■ Exercise objective
Render the stretch from the line containing "Examining this picture, would" through the end of the records as a two-column CSV with headers request and answer. Give one row per record, with each field in quotes and any line breaks replaced by spaces.

━━━━━ Dataset ━━━━━

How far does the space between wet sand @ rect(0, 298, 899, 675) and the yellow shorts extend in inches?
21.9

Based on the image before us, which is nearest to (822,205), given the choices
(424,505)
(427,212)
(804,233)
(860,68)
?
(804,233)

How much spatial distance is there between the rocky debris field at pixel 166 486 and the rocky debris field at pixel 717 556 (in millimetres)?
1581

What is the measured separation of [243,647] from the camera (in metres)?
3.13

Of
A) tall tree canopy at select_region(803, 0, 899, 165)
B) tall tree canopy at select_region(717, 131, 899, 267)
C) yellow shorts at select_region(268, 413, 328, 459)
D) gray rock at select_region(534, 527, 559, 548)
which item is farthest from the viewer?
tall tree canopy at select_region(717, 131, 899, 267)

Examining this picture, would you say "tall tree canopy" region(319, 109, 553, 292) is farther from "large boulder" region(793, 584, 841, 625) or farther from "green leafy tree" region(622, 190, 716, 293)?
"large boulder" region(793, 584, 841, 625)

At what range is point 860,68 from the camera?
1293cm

━━━━━

■ Output below
request,answer
"Examining this picture, would you say ""tall tree canopy"" region(319, 109, 553, 292) is farther from ""large boulder"" region(793, 584, 841, 625) or farther from ""green leafy tree"" region(622, 190, 716, 293)?","""large boulder"" region(793, 584, 841, 625)"
"At what range is point 860,68 from the camera?","1293cm"